September 5 1981

Auckland v South Africa 1981

Though having a somewhat average season to date Auckland fielded a number of All Blacks and were expected to push the South Africans. The reality turned out to be quite different.

Brad Johnstone, Auckland captain.

DAY 49 Auckland, September 5, v Auckland

Eden Park presented a strange sight. The demand for tickets had not been especially heavy, none had been available to the general public (which was nothing new) and so vast blocks of tickets were not released. As a result the No 5, 6 and 7 open concrete stands, the “Richard Hadlee Grandstand” of the madcap summer crowds, were empty. So were two temporary stands, and half the open No 3 stand.

Barbed wire, too, but starting and finishing at the ends of the No 1 stand –  a mute tribute, perhaps, to the sensibility and deepish pockets of the members who sat there.

Johnstone, the Auckland skipper, is not one to turn a gift away. He won the toss, took first use of a brisk breeze and immediately Auckland were wafted along on to attack. The Springboks again had their usual early-game jitters, with some hair-raising handling and passing near their line, and bad mistakes, too.

In the second minute Richard Dunn had a simple penalty attempt from 20 yards and in front, and bounced it away from an upright. Three minutes later a longer but reasonable chance, and that missed. The Springboks managed one long raid to the right corner, the Auckland scrum went askew, Geldenhuys picked up and dotted down. Simple.

Back came Auckland, with Whetton so out-jumping Jansen that Burger was moved up the line, but the points did not come. McCulloch missed with a drop-kick and after Dunn had a leg injury Farrell missed a penalty attempt. Gary Cunningham chased after a Farrell punt and knocked on in-goal. Farrell missed another penalty. Plainly it was not Auckland’s day. They several times had the Springbok line within reach, but the mistakes and not the points came.

Just before halftime the Auckland backs attacked hard to the right, and someone left the ball behind. So Germishuys kicked it on and on and on and some 90 yards later Gerber had the try in the corner, and Botha the conversion.

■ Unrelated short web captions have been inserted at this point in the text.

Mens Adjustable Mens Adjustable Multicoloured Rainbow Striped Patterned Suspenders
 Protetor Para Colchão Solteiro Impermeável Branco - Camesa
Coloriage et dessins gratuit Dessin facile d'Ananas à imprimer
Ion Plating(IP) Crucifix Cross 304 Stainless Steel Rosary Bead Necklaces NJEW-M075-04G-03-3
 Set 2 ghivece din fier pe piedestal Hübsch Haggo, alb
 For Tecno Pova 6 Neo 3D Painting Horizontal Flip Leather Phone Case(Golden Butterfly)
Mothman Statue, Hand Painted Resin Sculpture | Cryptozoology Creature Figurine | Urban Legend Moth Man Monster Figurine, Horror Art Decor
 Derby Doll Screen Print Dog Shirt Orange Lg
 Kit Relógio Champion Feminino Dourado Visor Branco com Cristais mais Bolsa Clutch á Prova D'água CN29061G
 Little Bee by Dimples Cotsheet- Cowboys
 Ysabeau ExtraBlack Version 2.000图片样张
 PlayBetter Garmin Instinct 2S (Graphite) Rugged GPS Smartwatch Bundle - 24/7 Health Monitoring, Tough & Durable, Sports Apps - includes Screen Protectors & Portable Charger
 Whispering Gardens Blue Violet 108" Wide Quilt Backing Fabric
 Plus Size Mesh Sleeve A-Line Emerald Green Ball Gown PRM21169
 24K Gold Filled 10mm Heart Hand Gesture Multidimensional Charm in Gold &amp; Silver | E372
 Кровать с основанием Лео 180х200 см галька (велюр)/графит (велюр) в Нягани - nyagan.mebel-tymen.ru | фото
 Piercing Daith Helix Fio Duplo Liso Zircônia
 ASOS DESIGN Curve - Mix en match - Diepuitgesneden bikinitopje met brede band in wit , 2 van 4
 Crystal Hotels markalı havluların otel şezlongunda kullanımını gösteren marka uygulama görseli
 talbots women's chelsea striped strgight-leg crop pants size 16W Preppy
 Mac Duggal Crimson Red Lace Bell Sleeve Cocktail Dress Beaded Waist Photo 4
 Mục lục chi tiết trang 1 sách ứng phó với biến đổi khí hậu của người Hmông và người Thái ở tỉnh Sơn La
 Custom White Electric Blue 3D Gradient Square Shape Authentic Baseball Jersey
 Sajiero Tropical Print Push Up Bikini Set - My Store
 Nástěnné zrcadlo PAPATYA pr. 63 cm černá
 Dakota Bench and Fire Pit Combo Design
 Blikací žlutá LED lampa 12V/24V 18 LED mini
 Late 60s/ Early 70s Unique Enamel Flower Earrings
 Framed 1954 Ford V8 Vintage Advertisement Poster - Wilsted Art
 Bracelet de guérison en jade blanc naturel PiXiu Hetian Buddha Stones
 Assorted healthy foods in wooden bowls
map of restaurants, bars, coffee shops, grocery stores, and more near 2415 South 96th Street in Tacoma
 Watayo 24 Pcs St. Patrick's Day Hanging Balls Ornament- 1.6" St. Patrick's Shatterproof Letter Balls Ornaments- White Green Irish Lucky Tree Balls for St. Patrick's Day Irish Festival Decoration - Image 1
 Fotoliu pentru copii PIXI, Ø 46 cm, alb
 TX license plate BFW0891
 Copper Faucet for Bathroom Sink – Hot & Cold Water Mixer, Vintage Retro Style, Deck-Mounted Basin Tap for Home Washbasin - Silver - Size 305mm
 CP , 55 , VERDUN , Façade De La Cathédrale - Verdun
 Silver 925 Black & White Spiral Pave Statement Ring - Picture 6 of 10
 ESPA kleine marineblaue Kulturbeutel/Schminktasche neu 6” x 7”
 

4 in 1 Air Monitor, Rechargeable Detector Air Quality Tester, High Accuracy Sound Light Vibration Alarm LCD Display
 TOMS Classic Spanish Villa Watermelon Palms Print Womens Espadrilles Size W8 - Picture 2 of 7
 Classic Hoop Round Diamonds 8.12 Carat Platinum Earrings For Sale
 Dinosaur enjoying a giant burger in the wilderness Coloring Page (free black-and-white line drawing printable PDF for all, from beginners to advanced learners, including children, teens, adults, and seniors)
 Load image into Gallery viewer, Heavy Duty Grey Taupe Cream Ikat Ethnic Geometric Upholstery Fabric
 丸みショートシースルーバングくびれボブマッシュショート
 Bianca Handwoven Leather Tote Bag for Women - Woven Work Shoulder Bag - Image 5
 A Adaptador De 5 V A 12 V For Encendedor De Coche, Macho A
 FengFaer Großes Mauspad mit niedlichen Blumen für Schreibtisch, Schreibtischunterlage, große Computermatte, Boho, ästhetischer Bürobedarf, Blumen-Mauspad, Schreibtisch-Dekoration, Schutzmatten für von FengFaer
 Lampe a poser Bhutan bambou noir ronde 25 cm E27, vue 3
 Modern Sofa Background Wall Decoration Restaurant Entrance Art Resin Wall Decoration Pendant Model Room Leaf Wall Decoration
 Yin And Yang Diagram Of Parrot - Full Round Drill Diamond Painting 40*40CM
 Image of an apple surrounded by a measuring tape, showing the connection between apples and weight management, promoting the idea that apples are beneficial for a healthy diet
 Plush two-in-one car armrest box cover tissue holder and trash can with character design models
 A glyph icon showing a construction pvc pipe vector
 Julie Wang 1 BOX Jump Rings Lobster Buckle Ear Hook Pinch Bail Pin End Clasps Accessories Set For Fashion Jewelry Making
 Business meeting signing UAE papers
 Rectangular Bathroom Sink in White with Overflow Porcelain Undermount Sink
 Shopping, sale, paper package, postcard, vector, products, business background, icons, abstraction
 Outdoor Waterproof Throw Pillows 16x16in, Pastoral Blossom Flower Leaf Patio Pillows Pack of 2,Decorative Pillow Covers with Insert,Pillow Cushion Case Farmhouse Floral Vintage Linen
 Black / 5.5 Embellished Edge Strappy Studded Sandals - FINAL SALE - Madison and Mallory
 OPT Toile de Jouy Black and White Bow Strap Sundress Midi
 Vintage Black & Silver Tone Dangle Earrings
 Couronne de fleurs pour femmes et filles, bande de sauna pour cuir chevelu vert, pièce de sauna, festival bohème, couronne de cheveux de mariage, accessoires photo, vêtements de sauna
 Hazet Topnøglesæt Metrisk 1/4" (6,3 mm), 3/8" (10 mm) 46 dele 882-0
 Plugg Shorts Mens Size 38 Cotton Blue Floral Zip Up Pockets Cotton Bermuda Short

The Springboks must have thought all their birthdays had arrived at once. They faced a stiff breeze, they lacked for possession, they did not have control. Yet in half an hour they were 10-0 to the good, and 14-0 when Oosthuizen finished off a rolling attack by Serfontein, Bekker and Cockrell with a try in the corner.

From halftime it became merely a matter of how many the Springboks would win by. Botha snaffled a try between the posts, taking a quick tap close-in and with a little dummy outwitting the thin defence. Auckland came back to a useful ten minutes, which brought a try to Ramsey which Richard Fry, who had replaced McCulloch, converted, and a near-miss by Collinson.

Then the Springboks simply marched away with the game. Serfontein picked up an easy try from an Auckland blunder, Pienaar ran in another after Gerber had cut through and then, from 60 yards range, Botha drifted through one gap, beat Farrell with insolent ease and scored, genially offering Mordt the chance to convert. The Springboks 39-6, the game becoming a one-sided embarassment, their backs attacking yet again to the right and all of a sudden Farrell appeared with the ball and set off, chugging his way 80 yards downfield for the try and Fry’s conversion. Farrell had knocked the ball down and it bounced into his hands. The Springboks were sure it was a knock-on. The referee Tom Doocey was obstructed, could not see, and could only assume that Farrell had made a clean intercept. It really did not matter.

Auckland were awful, the Springboks had won 39-12 and everyone drifted away. During the first half a largish group of protesters had streamed down a hill far to the left of the playing field, cushioned by a large squad of police. By halfway through the second half they, too, had drifted away. They must have known what was likely to happen on the field.

Botha had a new notch on his gun. He had his usual bundle of kicking points, four conversions and a penalty goal. Besides he had two tries, both cleverly taken. He became an even more ominous threat for the third test in a week’s time.

From “Barbed Wire Boks” by Don Cameron, published by Rugby Press Ltd 1981, p.213-214.